KENTSEL DÖNÜŞÜM İLANI VAR, KENDİ YOK
Başta Mara, Ulu Camii, Altınşehir olmak üzere sözü verilen kentsel dönüşüm projelerinde hiçbir adım atılamadı.Türkiye’nin değişik bölgelerinde kentsel dönüşümle övünen hükümet, Adıyamandaki kentsel dönüşümde geride kaldı. Vatandaşlarımız mahalleleri kentsel dönüşüm kapsamında kaldığı için belediye hizmetlerinden de faydalanamıyorlar. Örneğin basit bir altyapı sorunu için belediyeye müracaat ettiklerinde “Burası kentsel dönüşüm kapsamında” yanıtını alıyorlar, ama oralarda yaşam devam ediyor. Aynı zamanda deprem bölgesi olduğumuz dikkate alındığında, orada yaşayan halkımınızın can güvenliği için bu önemin alınması gerekmektedir.

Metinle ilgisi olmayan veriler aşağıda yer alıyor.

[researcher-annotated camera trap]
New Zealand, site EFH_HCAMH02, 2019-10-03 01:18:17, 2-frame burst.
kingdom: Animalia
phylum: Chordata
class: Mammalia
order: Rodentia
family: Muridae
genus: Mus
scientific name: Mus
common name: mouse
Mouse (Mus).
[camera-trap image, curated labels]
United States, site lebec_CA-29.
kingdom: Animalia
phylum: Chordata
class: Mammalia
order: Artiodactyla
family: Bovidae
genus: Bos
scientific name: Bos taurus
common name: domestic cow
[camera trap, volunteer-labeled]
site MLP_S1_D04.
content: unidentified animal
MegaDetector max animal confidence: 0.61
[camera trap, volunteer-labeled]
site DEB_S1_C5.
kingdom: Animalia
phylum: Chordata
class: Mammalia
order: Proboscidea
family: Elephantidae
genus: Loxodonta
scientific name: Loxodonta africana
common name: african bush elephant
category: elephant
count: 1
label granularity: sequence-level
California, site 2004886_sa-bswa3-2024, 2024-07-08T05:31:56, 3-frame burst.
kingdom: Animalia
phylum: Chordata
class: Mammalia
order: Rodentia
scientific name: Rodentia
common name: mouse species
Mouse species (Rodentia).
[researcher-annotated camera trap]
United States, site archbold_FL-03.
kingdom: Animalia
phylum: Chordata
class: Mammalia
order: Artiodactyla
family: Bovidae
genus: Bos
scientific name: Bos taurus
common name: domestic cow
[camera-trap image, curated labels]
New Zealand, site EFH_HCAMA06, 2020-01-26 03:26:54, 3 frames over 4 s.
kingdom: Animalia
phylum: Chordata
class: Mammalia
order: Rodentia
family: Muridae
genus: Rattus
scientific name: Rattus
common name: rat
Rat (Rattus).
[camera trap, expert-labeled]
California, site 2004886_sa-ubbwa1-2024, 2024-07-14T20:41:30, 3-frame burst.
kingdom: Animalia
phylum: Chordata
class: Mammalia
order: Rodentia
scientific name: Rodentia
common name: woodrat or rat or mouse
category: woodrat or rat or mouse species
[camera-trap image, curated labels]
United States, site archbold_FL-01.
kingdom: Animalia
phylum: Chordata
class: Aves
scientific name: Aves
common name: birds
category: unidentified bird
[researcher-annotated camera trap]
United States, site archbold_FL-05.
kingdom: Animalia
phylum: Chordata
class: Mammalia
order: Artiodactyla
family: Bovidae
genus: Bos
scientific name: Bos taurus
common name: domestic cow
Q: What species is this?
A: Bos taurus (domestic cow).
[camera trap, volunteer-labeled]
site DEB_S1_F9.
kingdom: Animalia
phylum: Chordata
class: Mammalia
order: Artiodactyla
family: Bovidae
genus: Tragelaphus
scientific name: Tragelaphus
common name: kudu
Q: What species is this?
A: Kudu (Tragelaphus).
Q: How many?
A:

KANALİZASYON ATATÜRK BARAJI’NA AKIYOR: HALK SAĞLIĞI TEHLİKEDE
Hükümetin sıfır atık anlayışıyla hayata geçirmeye çalıştığı bir proje var ancak vekili bulunduğum kentte katı atık tesisi yok. Bütün şehrin atıkları vahşi depolama sistemiyle bir yerde biriktiriliyor ve özellikle çöplerin bulunduğu alan dünyanın en büyük tatlı su havzalarından biri olan Atatürk Barajının kıyısında. Yani çöplerden akan kirli sular, barajdaki canlı yaşamını ve halk sağlığını tehdit ediyor. Katı atık yok, aynı zamanda arıtma sistemi de yok. Şehrin tamamının, bütün kanalizasyon suları Atatürk Barajına akıyor. Bu inanılmaz bir şey. Milyonlarca dolar verilerek yapılan Atatürk Barajına aktarılıyor olması.
Atatürk barajına Adıyamandan kanalizasyon akıyor, Urfa’da bu barajdan çıkan su içme suyu olarak akıtılıyor. Bütün bu durum, halk sağlığını ve canlı yaşamını tehdit etmektedir.
31 BİN TARİHİ ESERİMİZ MÜZE DEPOSUNDA BEKLİYOR
Turizm kentiyiz ama yatırımlardan nasibimizi alamıyoruz. Örneğin vaadedilen Arkeoloji ve Panorama Müzesi’nin ihalesi dahi ödenek yetersizliği nedeniyle yapılamıyor. 2017’de projesi tamamlanmış ve ihaleye çıkılmış katılacak kimse bulunamamış, 2018’de yeniden ihaleye çıkmak için para ve ödenek ayrılmıyor. Adıyaman’daki müze eski ve yetersiz olduğu için 31 bin eser şu anda müzede bekliyor. Ziyaretçilerini bekleyen eserleri gün yüzüne çıkaramadığımız için turizm gelirlerinden mahrum kalıyoruz. Nemrut Dağı, Cendere Köprüsü, Perre Antik Kenti vs. gibi alanlardan bahsediyoruz.Göbeklitepe yılı ilan edildi, peki Kommagene Krallığı’na ev sahipliği yapan Nemrut, neden bundan faydalanamıyor ya da burası neden göz ardı ediliyor?
OY İSTİYORLAR, AMA YOL YAPMIYORLAR
Gerger, Çelikhan ve Sincik ilçemizin Adıyaman’la bağlanan yolları standartların dışında ve bu yollarda her gün kaza yaşanıyor, bi buralara “ölüm yolu” diyoruz. Ulaştırma Bakanı’na bu durumu ilettiğimizde “konuyla ilgileneceklerini” söylemelerini beklerdik ancak meydana gelen trafik kazalarının tümünün sürücü hatalarından kaynaklandığı yanıtını aldık. Hükümet yaptığı yollar ile övünürken, iş Adıyaman’a gelince hizmet vermiyor. Adıyamandan oy istemeyi biliyorlar ama iş hizmet götürmeye gelince aklımızla alay ediliyor. Bunu kabul etmek mümkün değil. Bizler, sorunların çözümüne yönelik ciddiyet ve gerçek bir adım atılmasını bekliyoruz.